---
name: dump-collect
description: "Configure and collect crash dumps for modern .NET applications. USE FOR: enabling automatic crash dumps for CoreCLR or NativeAOT, capturing dumps from running .NET processes, setting up dump collection in Docker or Kubernetes, using dotnet-dump collect or createdump. DO NOT USE FOR: analyzing or debugging dumps, post-mortem investigation with lldb/windbg/dotnet-dump analyze, profiling or tracing, or for .NET Framework processes."
license: MIT
---

# .NET Crash Dump Collection

This skill configures and collects crash dumps for modern .NET applications (CoreCLR and NativeAOT) on Linux, macOS, and Windows — including containers.

## Stop Signals

🚨 **Read before starting any workflow.**

- **Stop after dumps are enabled or collected.** Do not open, analyze, or triage dump files.
- **If the user already has a dump file**, this skill does not cover analysis. Let them know analysis is out of scope.
- **Do not install analysis tools** (dotnet-dump analyze, windbg). Only install collection tools (dotnet-dump collect). Using `lldb` for on-demand dump capture on macOS is allowed — it ships with Xcode command-line tools and is not being used for analysis.
- **Do not trace root cause** of crashes. Report the dump file location and move on.
- **Do not modify application code.** Configuration is environment-only (env vars, OS settings, container specs).

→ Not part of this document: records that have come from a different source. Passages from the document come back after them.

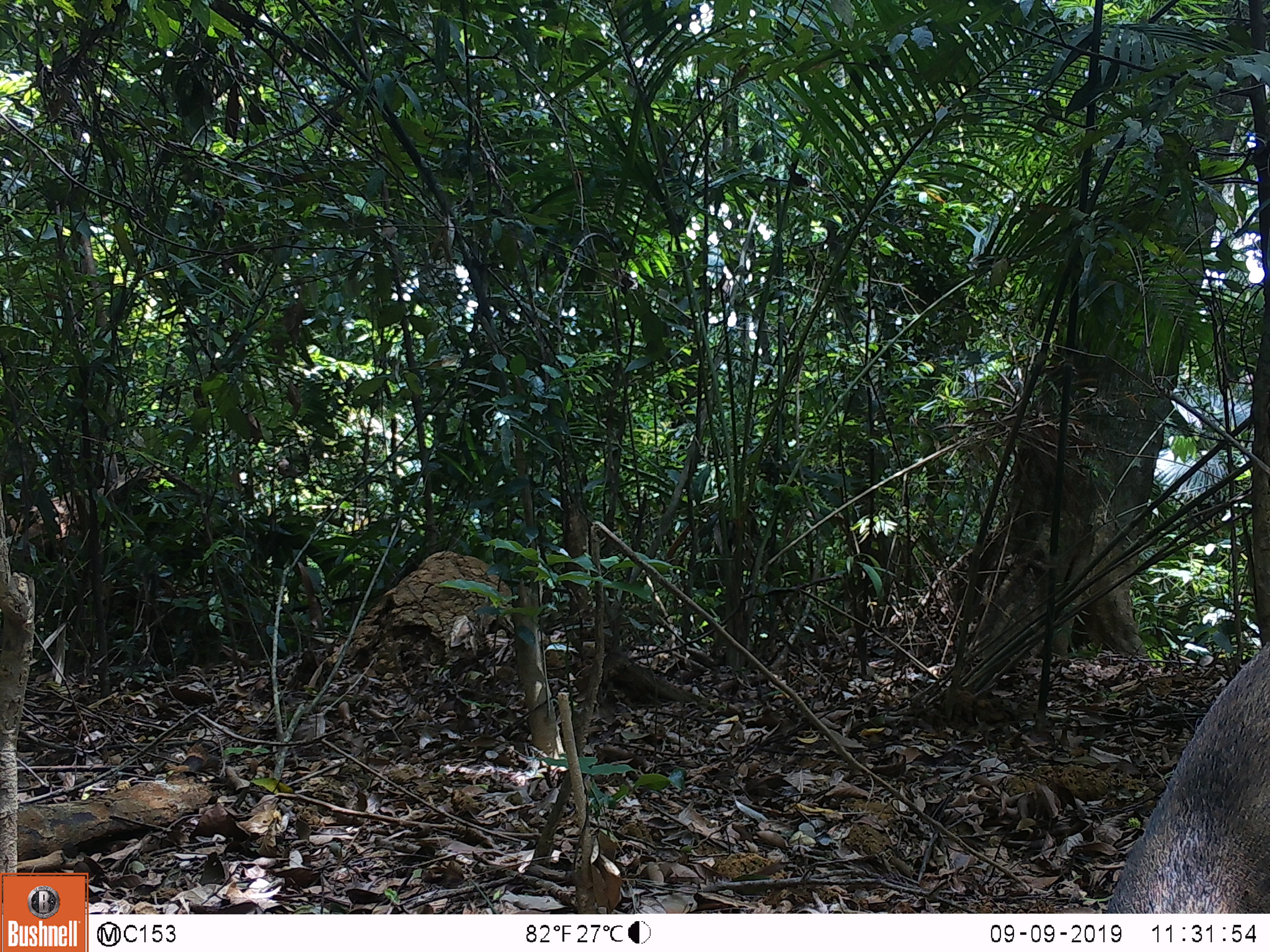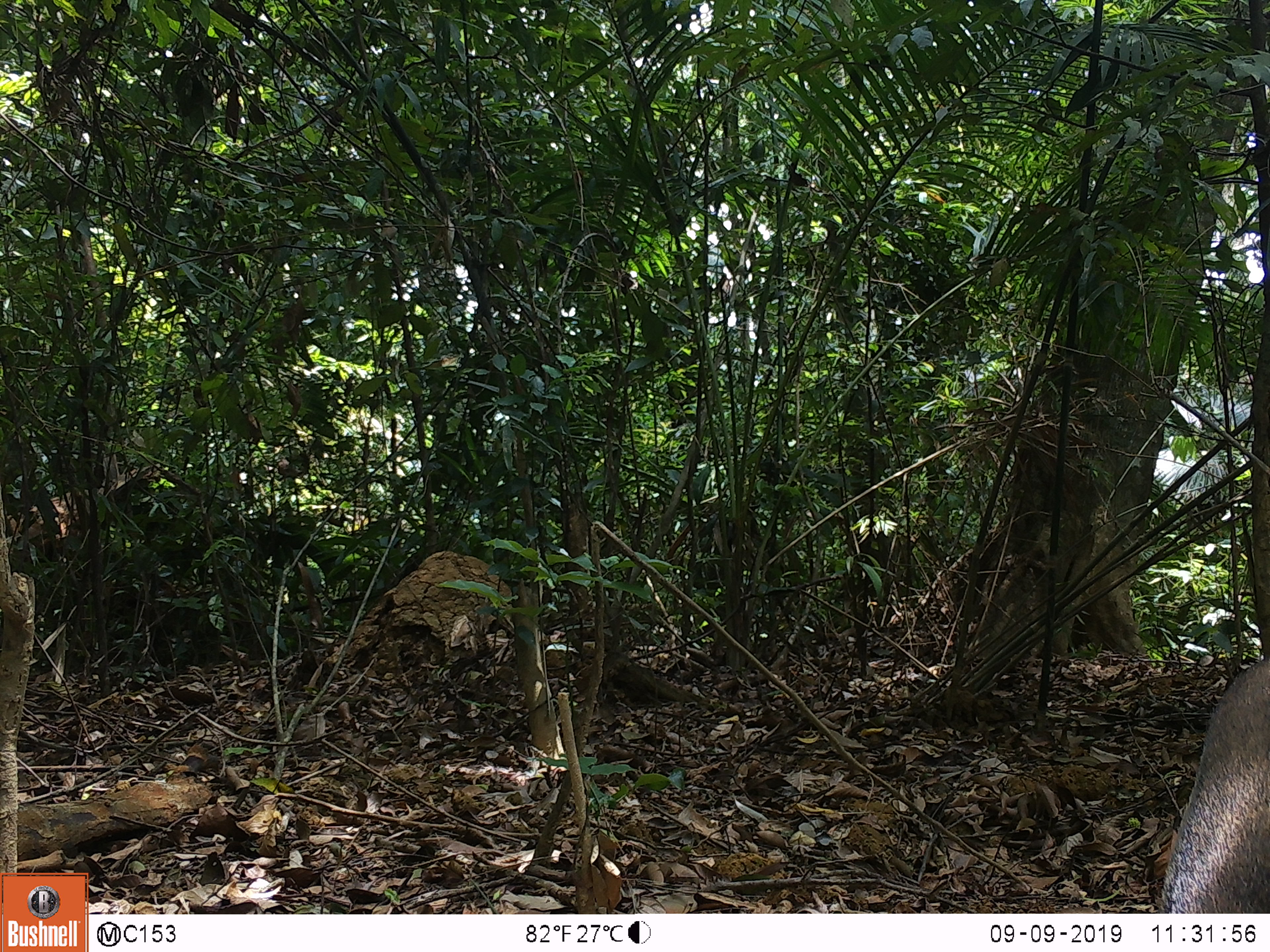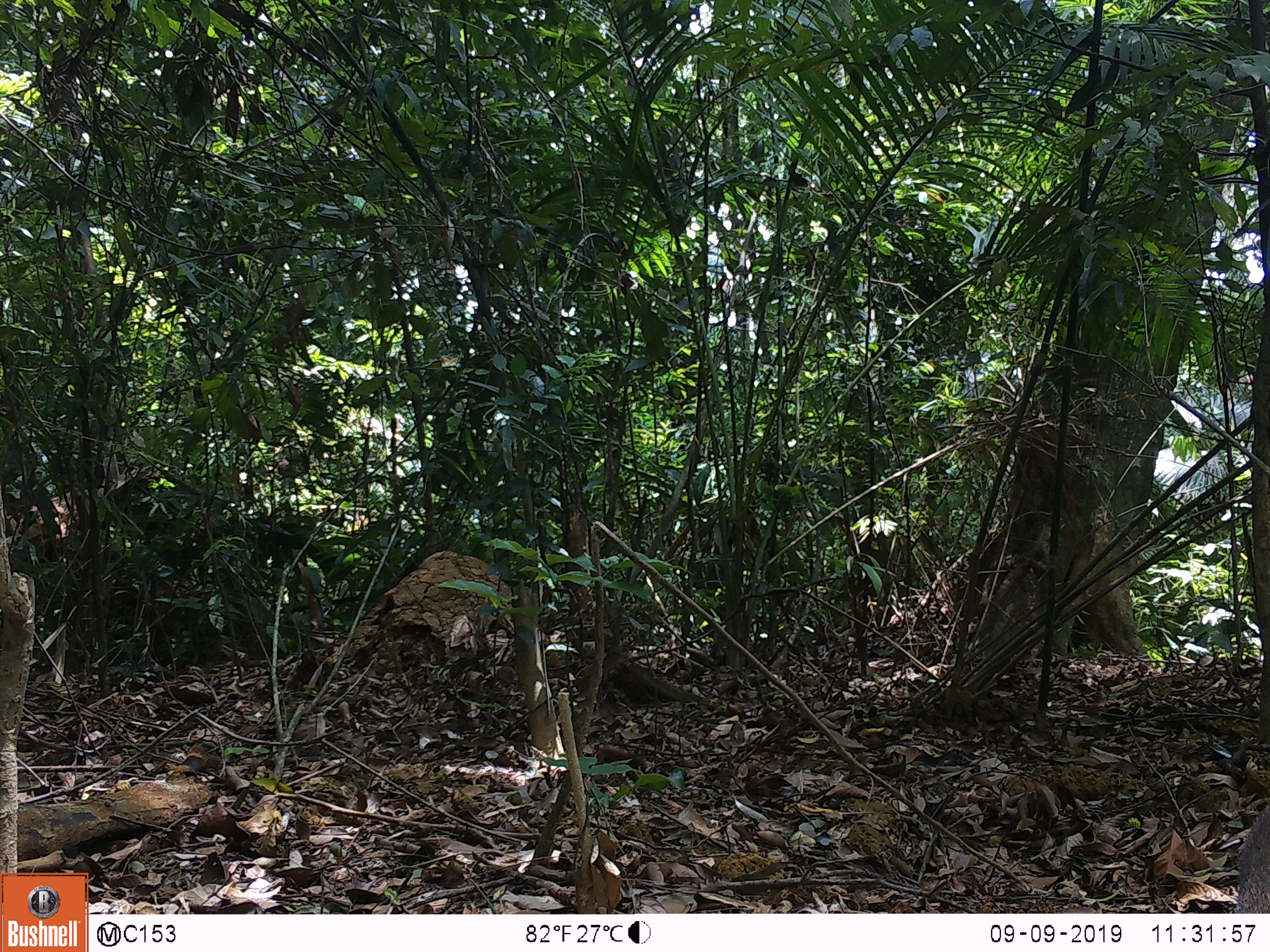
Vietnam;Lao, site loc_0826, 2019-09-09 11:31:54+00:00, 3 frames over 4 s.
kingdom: Animalia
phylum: Chordata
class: Mammalia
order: Artiodactyla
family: Suidae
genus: Sus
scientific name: Sus scrofa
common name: eurasian wild pig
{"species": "eurasian wild pig (Sus scrofa)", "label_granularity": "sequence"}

## Step 1 — Identify the Scenario

Ask or determine:

1. **Goal**: Enable automatic crash dumps, or capture a dump from a running process right now?
2. **Platform**: Linux, macOS, or Windows? Running in a container (Docker/Kubernetes)?
3. **Runtime**: CoreCLR or NativeAOT?

### Detecting CoreCLR vs NativeAOT

**From a binary file (Linux/macOS):**
```bash
# CoreCLR — has IL metadata / managed entry point
strings <binary> | grep -q "CorExeMain" && echo "CoreCLR"

# NativeAOT — has Redhawk runtime symbols
strings <binary> | grep -q "Rhp" && echo "NativeAOT"

# On macOS/Linux, also try:
nm <binary> 2>/dev/null | grep -qi "Rhp" && echo "NativeAOT"
```

**From a binary file (Windows):**
```powershell
# CoreCLR — has a CLI header (IL entry point)
dumpbin /clrheader <binary.exe> | Select-String "CLI Header" -Quiet

# NativeAOT — no CLI header, has Redhawk symbols
dumpbin /symbols <binary.exe> | Select-String "Rhp" -Quiet
```

**From a running process (Linux):**
```bash
# Resolve the binary, then use the same file checks
BINARY=$(readlink /proc/<pid>/exe)
strings "$BINARY" | grep -q "CorExeMain" && echo "CoreCLR" || echo "NativeAOT"
```

**From a running process (macOS):**
```bash
# Resolve the binary path from the running process
BINARY=$(ps -o comm= -p <pid>)
strings "$BINARY" | grep -q "CorExeMain" && echo "CoreCLR" || echo "NativeAOT"
```

**From a running process (Windows PowerShell):**
```powershell
# CoreCLR — loads coreclr.dll
(Get-Process -Id <pid>).Modules.ModuleName -contains "coreclr.dll"

# .NET Framework — loads clr.dll (this skill does not apply)
(Get-Process -Id <pid>).Modules.ModuleName -contains "clr.dll"
```

> **If the app is .NET Framework (`clr.dll`), stop.** This skill covers modern .NET (CoreCLR and NativeAOT) only.
>
> **If neither CoreCLR nor NativeAOT is detected, stop.** This skill only applies to .NET applications — do not proceed.

## Step 2 — Load the Appropriate Reference

Based on the scenario identified in Step 1, read the relevant reference file:

| Scenario | Reference |
|----------|-----------|
| CoreCLR app (any platform) | `references/coreclr-dumps.md` |
| NativeAOT app (any platform) | `references/nativeaot-dumps.md` |
| Any app in Docker or Kubernetes | `references/container-dumps.md` (then also load the runtime-specific reference) |

## Step 3 — Execute

Follow the instructions in the loaded reference to configure or collect dumps. Always:

1. **Confirm the dump output directory exists** and has write permissions before enabling collection.
2. **Report the dump file path** back to the user after collection succeeds.
3. **Verify configuration took effect** — for env vars, echo them; for OS settings, read them back.
4. **Remind the user to disable automatic dumps if they were enabled temporarily** — remove or unset `DOTNET_DbgEnableMiniDump` and related env vars to avoid accumulating dump files.